* _EXCERPT TO READ_
Your 3-step TM algorithm looks simple which is good, but I honestly do not follow as to how it would satisfy the TM computational/programming requirements. Could you explain more?
My understanding is that TM inputs are active columns that are set up by the SP, they don’t directly care that much about SDRs.
In think you meant on bits of the input space. Not all columns that contain a subset of the SDR bits in their receptive fields become active. If they were then the TM algorithm would be simpler. I guess I know how you got your 3-step algorithm.
I think the TM alorithm is not complicated, if one compares this to other learning algorithms out there. It is straight forward however it is a bit hard to make a mental picture of it because the sequence learning is done in a distributed manner.
Implementation-wise, the SDR is just a concept of what the HTM prefers to represent its inputs. Inputs are encoded as SDRs using specific SDR encoders. The SP I believe is yet another concept, but implementation-wise it maps columns to input bits in the input space in groups called receptive fields. An input bit may or may not fall into a column’s receptive field this also means that if a column gets active then that is because it has “seen a set of bits” that overlaps the input (represented as an SDR). This set in practice is almost always a subset of bits not a superset. So an active column is really carrying the information of “I activate when I see this pattern from my receptive field”.

* _LISTED ENTRIES_

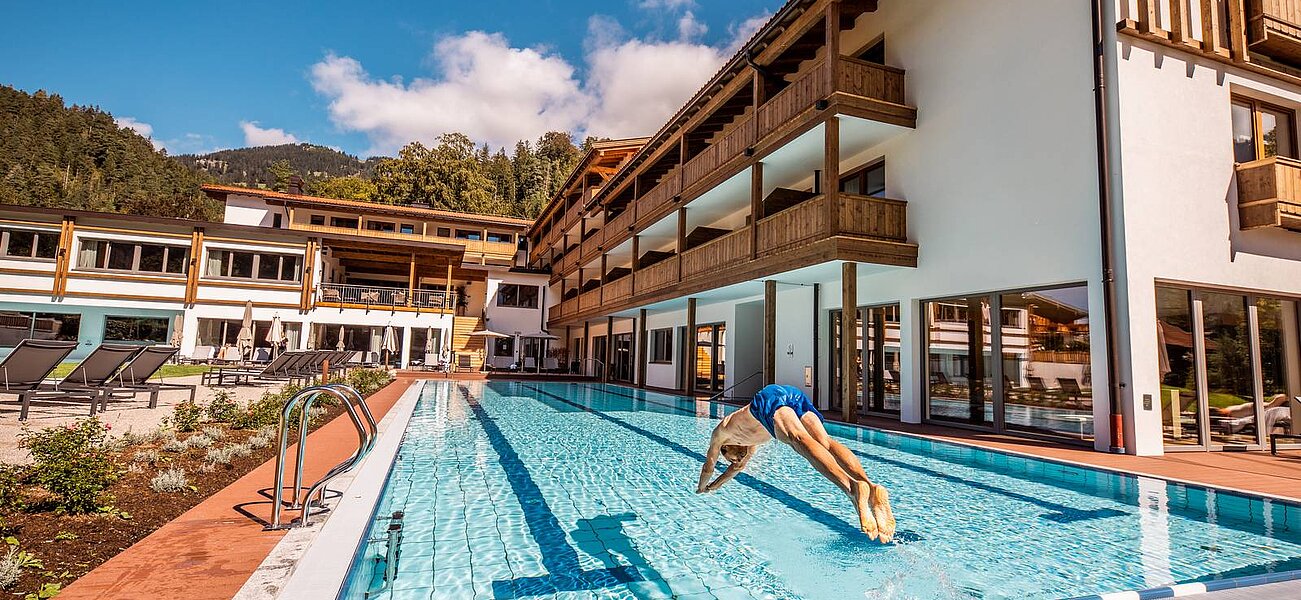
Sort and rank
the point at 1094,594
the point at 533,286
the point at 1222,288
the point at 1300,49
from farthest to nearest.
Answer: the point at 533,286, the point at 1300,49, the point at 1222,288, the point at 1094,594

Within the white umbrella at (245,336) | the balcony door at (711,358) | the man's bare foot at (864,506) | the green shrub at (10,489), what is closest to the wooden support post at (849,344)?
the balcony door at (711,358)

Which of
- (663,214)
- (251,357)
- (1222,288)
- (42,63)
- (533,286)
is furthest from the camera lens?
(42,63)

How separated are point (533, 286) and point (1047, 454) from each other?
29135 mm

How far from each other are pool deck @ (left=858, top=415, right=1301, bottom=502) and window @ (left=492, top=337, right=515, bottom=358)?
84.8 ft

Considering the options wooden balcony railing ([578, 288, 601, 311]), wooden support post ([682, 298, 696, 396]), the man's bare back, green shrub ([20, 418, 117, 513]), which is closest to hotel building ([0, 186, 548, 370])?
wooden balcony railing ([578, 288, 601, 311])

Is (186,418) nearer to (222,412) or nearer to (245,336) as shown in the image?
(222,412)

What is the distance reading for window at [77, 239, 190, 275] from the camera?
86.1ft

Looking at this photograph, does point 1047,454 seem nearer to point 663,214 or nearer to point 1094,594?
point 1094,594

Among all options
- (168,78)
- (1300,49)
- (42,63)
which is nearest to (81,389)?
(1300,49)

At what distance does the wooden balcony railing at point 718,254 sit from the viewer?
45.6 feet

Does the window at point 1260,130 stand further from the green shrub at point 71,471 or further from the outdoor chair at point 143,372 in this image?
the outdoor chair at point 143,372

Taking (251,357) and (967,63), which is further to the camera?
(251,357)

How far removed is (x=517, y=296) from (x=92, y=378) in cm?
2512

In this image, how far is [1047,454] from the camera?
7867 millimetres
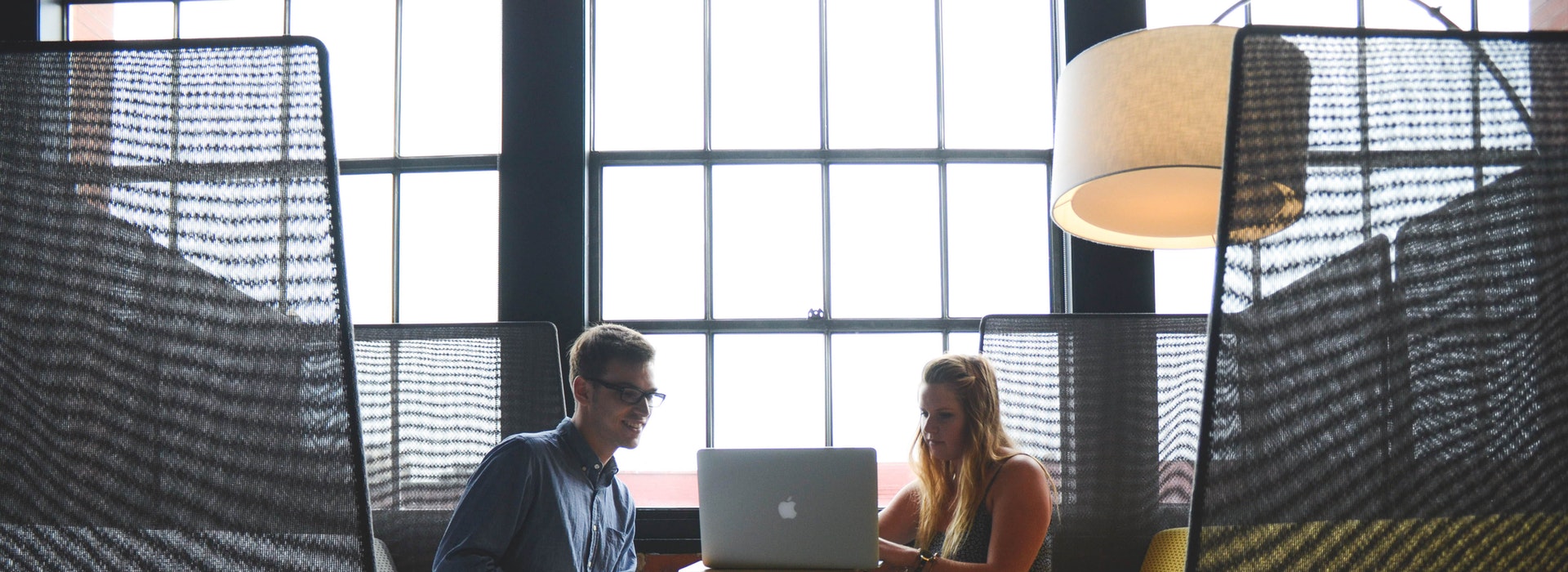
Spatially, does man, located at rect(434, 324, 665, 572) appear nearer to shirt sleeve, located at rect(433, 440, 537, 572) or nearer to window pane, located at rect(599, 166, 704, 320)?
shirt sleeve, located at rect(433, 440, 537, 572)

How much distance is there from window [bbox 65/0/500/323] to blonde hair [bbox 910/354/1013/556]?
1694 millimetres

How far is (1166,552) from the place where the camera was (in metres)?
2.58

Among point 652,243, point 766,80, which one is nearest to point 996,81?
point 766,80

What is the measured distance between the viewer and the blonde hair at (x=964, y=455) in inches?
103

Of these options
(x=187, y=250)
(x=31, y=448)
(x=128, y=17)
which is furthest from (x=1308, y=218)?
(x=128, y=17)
...
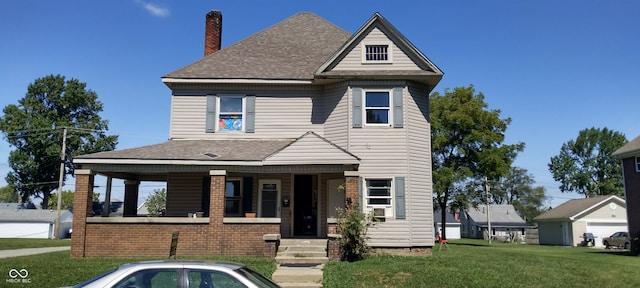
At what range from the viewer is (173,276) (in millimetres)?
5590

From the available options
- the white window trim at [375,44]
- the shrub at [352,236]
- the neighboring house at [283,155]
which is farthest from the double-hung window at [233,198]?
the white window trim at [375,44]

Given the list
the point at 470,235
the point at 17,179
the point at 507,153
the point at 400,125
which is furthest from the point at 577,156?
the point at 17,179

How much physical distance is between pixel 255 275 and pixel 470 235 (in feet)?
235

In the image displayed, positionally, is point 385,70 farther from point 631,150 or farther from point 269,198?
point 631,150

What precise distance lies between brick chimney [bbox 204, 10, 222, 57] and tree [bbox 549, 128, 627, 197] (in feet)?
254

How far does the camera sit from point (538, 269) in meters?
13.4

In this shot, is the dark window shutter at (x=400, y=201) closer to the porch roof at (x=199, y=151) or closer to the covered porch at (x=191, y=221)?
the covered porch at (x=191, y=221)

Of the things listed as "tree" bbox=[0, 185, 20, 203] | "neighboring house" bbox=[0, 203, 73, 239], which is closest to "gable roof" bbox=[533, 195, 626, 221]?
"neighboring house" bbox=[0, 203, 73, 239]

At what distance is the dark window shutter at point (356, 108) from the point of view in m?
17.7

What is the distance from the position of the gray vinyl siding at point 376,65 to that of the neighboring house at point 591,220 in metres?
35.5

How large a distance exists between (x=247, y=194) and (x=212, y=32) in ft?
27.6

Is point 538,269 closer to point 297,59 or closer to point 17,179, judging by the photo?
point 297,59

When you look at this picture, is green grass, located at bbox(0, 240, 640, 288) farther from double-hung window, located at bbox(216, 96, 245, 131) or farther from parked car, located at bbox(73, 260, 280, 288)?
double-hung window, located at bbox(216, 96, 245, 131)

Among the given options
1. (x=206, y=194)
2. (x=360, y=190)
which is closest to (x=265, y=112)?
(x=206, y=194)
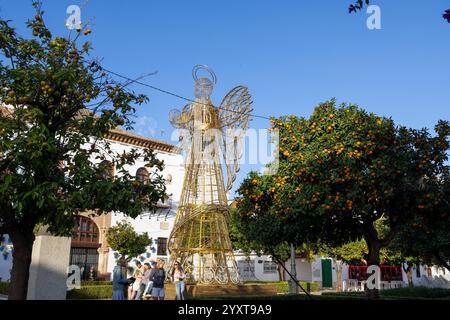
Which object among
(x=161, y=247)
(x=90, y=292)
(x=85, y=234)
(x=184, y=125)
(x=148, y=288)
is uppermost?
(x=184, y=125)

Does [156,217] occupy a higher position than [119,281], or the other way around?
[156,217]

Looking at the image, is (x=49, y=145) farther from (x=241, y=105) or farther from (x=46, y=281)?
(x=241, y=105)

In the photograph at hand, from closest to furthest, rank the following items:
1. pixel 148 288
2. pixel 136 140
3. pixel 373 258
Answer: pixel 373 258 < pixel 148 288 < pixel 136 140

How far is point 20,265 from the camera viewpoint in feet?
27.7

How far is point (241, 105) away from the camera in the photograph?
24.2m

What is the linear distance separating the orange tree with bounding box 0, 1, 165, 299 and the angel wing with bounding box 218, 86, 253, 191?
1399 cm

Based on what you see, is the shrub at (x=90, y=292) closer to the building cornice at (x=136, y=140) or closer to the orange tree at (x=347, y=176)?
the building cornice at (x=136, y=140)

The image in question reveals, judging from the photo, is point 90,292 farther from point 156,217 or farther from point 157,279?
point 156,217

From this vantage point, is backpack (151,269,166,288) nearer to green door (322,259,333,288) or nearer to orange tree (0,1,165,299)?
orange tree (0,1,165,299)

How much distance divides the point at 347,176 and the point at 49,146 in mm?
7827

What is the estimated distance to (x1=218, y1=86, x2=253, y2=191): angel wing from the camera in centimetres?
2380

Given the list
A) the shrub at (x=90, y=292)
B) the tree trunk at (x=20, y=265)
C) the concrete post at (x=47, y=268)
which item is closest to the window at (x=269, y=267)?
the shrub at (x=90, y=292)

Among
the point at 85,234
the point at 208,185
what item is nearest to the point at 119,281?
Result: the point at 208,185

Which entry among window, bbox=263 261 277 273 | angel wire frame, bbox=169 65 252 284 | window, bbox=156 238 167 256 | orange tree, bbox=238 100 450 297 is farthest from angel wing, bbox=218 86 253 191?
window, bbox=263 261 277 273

* _TASKS FOR THIS EXERCISE_
[a] Copy the stretch of the HTM excerpt from "I think the" through "a distributed manner.", substituting "clear image" for "mental picture".
[b] Carry on the HTM excerpt from its final sentence.
The listing has no connection to the HTM excerpt.

* _RESULTS OF THE EXERCISE_
[a]
I think the TM alorithm is not complicated, if one compares this to other learning algorithms out there. It is straight forward however it is a bit hard to make a clear image of it because the sequence learning is done in a distributed manner.

[b]
Going back to your 3-step algo, how does sequence learning work in that simple algo?
@OhMyHTM This looks to me like @Jose_Cueto is trying to understand your points and asking you counter questions. I also don’t quite understand the point you are trying to make. You’re saying the input space doesn’t have to be sparse, so may not technically be an SDR, and I can see from Jose’s response he also understands that, too. But you are claiming (it seems to me) that the TM has too many steps, and could be simplified. Correct? If so, that’s big news.
Maybe this is the confusion. It’s not really two vectors, but a vector of vectors. From one neuron’s standpoint, it has X dendritic segments, each having a unique number of synapses. This is more complex than just two vectors.
My apologies for the confusion. Was trying to clarify and test my understanding of HTM in the implementation point-of-view. Most importantly simplifying the TM impl I believe would be a big code improvement.
@rhyolight
If you are confused, I can write a demo later. i think these two vectors can store the transition of the pattern and can be used for prediction.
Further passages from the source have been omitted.